The Bartle Test And It's Interesting Conclusion on Player Types
Bartle Test, what on earth is a Bartle test and what's it's relation to online games?
Many an older gamer will remember an old board game called Dungeon's and Dragons. It would seem that many bright kids with their imaginations running wild were locked up in their own little world as they would sometimes play this game for hours on end.
In 1978, at Essex University, Roy Trubshaw an avid game player and now student, was busy developing a new mainframe computer game. He was to call it Dungeon or MUD which stood for Multi User Dungeon and like a lot of games different versions would follow, e.g. Mud1, Mud2, Mud3, etc.
The game was conceived from his love of playing Zork, an adventure game far removed from the new world of where graphics would become the current norm, this Dungeon variant was to be his main source of inspiration.
MUD's claim to fame would become the very first virtual world game ever created and a collaborator on such an elaborate adventure would appear named Richard Bartle, who had his own ideas that he could bring to the table.
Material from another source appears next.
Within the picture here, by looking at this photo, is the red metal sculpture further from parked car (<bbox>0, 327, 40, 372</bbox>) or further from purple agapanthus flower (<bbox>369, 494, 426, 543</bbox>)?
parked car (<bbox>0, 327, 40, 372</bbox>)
Unbeknownst to the two at the time, these cleaver students were laying ground work for the MMORPG games in existence today and from fellow student friend Richard's time spent chatting on forums to other game players he'd concluded, players of this game could be broken down into four specific types, that of socializers, explorers, achievers and killers.
'The Bartle Test', coined later on, concluded from forum consensus, different MUD players from these four different groups each played the same game for a different reason, depending on their 'type' getting a different buzz.
The socializer would primarily play for the same human interaction that a board game of the day would offer, the explorer would thrive on the mechanics, glitches, tricks and short cuts of the game. The achievers were in it to win it and were the most competitive of the group, whilst the killers were cheaters hackers and trolls, who liked to agitate and provoke. Sounding just like real life perhaps?